For citizens, garlands of euphonism and a fog of glorious myth shroud th[e] bloody past. The battles that shaped the nation are most often remembered by the citizenry as defending the country, usually in the service of peace, justice, freedom, or other noble ideas. Dressed in this way, the wars of the past justify the wars of the present for which the citizen is willing to fight or at least pay taxes, wave flags, cast votes, and carry forth all the duties and rituals that affirm her or his identity as being one with the nation’s.


Viet Thanh Nguyen, Nothing Ever Dies (p.5)

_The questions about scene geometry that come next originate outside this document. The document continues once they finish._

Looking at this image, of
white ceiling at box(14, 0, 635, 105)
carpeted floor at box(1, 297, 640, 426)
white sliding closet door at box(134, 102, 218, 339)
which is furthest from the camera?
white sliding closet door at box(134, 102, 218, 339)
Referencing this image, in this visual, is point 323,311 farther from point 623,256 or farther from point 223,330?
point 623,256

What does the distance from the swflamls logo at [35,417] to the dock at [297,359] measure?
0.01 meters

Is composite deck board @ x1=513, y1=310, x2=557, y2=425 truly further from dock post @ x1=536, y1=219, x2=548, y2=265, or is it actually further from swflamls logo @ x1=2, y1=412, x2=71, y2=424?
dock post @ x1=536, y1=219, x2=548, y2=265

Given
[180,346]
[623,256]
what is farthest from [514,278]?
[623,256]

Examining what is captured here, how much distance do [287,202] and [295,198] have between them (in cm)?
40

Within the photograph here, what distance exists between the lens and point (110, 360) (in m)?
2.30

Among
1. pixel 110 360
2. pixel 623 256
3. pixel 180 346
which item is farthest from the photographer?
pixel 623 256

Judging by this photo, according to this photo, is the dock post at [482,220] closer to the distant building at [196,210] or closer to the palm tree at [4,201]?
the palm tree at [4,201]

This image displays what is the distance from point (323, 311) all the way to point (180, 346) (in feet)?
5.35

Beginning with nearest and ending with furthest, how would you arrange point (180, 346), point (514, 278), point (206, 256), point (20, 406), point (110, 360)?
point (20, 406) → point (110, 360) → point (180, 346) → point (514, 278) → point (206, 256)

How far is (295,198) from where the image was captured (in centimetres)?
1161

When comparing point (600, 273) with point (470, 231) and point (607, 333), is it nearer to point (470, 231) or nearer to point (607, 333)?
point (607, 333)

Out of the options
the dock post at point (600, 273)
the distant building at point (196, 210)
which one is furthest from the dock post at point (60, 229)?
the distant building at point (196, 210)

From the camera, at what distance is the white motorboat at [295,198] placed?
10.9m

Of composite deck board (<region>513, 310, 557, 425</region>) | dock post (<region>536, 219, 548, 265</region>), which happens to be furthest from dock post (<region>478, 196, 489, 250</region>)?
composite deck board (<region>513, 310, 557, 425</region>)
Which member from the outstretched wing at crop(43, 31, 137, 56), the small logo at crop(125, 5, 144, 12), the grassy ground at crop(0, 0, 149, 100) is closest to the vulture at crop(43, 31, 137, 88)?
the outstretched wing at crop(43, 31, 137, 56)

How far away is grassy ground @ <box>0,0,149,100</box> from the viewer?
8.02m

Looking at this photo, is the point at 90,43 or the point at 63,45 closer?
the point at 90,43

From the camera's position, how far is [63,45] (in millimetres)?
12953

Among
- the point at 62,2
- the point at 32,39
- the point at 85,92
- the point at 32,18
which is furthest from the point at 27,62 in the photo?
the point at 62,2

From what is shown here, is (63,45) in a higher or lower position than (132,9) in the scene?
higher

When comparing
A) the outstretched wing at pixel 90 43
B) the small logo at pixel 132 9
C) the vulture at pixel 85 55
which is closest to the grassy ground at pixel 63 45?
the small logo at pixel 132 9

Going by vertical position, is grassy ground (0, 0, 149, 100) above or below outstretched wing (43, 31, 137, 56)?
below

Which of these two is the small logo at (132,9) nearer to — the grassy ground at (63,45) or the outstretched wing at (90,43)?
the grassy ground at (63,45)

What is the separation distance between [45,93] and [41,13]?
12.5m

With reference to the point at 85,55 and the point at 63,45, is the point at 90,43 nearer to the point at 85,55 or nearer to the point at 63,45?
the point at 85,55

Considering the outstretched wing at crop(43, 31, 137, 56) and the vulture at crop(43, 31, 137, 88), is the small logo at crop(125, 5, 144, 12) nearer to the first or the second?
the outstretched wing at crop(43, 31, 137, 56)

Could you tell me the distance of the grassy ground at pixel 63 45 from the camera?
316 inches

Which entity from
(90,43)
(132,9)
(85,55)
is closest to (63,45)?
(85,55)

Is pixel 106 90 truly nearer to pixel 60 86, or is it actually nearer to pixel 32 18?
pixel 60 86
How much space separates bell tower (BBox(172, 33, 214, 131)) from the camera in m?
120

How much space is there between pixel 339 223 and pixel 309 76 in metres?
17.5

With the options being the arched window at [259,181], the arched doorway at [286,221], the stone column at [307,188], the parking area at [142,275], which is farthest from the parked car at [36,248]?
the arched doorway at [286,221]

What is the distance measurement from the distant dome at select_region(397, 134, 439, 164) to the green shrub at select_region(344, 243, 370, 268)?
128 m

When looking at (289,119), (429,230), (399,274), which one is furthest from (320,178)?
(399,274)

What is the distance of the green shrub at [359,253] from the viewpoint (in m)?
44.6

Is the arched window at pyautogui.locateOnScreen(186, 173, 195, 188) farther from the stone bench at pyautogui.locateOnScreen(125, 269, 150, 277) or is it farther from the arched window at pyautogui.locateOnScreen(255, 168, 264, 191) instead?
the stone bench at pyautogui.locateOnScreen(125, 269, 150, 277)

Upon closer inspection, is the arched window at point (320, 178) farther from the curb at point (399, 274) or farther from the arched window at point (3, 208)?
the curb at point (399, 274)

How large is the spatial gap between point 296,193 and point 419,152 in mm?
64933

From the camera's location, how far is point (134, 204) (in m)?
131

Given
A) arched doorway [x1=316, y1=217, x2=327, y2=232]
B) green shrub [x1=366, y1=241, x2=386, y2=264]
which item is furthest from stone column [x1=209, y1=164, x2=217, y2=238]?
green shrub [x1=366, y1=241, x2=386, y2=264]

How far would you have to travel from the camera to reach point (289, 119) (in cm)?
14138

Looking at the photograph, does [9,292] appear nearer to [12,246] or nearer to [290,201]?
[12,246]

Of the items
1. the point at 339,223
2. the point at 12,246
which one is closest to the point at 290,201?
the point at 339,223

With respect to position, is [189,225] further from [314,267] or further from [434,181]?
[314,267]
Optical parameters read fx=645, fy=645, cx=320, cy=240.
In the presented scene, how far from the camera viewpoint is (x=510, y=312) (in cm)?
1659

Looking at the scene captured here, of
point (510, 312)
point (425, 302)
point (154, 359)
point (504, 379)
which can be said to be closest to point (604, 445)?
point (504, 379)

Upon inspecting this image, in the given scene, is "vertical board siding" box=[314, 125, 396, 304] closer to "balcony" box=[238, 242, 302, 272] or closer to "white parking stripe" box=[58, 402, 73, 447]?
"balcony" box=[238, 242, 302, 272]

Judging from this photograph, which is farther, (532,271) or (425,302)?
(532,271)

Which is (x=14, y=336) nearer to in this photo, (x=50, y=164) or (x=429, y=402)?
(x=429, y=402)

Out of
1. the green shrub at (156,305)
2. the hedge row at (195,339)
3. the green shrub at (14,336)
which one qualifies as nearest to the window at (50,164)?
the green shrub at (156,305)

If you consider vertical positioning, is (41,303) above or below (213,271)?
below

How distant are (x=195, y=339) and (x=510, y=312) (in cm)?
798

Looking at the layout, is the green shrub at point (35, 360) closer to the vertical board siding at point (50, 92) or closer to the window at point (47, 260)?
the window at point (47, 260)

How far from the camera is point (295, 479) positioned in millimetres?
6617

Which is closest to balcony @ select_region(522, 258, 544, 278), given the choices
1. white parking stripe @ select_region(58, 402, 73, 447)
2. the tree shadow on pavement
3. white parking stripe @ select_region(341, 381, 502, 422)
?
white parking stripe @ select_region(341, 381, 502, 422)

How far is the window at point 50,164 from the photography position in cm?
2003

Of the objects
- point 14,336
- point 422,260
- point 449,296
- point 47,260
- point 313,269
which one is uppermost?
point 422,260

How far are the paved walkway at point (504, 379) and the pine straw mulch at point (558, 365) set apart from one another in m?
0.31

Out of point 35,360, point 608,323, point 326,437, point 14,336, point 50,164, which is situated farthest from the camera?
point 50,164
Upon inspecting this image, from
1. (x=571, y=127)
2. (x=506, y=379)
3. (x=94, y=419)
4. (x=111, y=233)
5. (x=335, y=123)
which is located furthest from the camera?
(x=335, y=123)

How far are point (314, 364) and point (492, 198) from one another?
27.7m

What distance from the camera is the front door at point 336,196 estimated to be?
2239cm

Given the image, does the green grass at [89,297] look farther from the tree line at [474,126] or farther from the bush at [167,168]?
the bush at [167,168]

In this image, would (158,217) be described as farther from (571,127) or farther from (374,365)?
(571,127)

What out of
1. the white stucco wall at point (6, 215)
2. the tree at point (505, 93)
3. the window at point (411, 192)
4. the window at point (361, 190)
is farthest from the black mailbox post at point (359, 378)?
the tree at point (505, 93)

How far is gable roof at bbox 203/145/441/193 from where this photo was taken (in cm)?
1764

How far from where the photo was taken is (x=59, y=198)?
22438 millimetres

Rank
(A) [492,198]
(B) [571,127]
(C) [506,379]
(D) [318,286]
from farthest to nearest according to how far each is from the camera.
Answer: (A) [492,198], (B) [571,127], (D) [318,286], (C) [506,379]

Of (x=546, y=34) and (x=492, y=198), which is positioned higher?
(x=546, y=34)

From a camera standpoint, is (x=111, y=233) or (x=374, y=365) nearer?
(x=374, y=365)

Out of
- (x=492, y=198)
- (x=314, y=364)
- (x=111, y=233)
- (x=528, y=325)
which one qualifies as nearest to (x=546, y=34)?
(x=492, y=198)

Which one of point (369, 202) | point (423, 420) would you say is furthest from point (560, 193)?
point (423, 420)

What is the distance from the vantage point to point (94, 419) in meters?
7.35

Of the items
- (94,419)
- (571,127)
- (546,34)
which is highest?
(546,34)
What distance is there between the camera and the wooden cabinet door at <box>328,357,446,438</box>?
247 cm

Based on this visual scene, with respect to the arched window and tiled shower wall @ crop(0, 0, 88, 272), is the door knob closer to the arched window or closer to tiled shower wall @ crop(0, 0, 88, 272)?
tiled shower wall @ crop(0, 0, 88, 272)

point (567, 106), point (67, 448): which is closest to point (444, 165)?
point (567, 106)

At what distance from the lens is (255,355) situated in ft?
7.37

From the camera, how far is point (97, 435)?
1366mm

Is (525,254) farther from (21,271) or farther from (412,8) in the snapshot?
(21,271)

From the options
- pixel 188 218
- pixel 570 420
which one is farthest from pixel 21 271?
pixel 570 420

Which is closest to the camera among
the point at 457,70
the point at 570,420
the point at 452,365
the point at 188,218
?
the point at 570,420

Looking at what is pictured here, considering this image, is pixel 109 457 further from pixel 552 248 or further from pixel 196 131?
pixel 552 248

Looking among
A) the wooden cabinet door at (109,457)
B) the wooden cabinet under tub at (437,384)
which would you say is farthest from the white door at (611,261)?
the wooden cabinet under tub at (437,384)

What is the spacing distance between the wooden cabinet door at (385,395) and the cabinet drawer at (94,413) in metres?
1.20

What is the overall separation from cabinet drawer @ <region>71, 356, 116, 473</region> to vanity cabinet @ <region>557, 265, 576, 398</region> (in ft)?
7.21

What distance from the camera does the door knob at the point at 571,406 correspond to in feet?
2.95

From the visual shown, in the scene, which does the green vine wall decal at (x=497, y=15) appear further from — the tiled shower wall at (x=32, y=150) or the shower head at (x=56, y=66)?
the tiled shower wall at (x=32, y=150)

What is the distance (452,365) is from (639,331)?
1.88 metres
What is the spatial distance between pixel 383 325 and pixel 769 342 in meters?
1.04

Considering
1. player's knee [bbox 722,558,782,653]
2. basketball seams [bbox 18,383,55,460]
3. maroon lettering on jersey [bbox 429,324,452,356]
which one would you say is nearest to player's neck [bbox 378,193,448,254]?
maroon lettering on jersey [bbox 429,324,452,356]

Memory affects us. It shapes our identity, who we are, how we perceive the past, how we view the present, and how we envision and might act in the future. Other than what we personally experience – to which a degree of uncertainty, bias and misapprehension must be taken into account – our memory of past events as our perception of present ones, in no small measure, is based on what we are told. Where the truth lies, assuming there is a truth, depends on who is telling the story, based on what information, from what vantage point in examining the events, the quality of the information, the objectivity of witnesses and their ability to accurately recount, and the intentions of those who write and lecture and promote historical truths as they would have others believe and be influenced by. Having tried my share of small, big, and mega cases, I’ve come to realize that few things are as they often appear. Court judgments may determine the existence of certain facts to satisfy a beyond reasonable doubt finding, but even seemingly correct findings, occasionally prove not to be. Memory, or the unreliability of memory, is partly responsible. When it comes to historical events, especially those that touch us, our memory is at risk of being manipulated – being influenced to see and believe (and thus drilled into our memory) things as told by authority figures, government officials, museums, monuments, memorials, textbooks, and so on. Harking back to my reasons for venturing into this book review series as explained in Part 1, the books reviewed here tie in the theme of memory and war.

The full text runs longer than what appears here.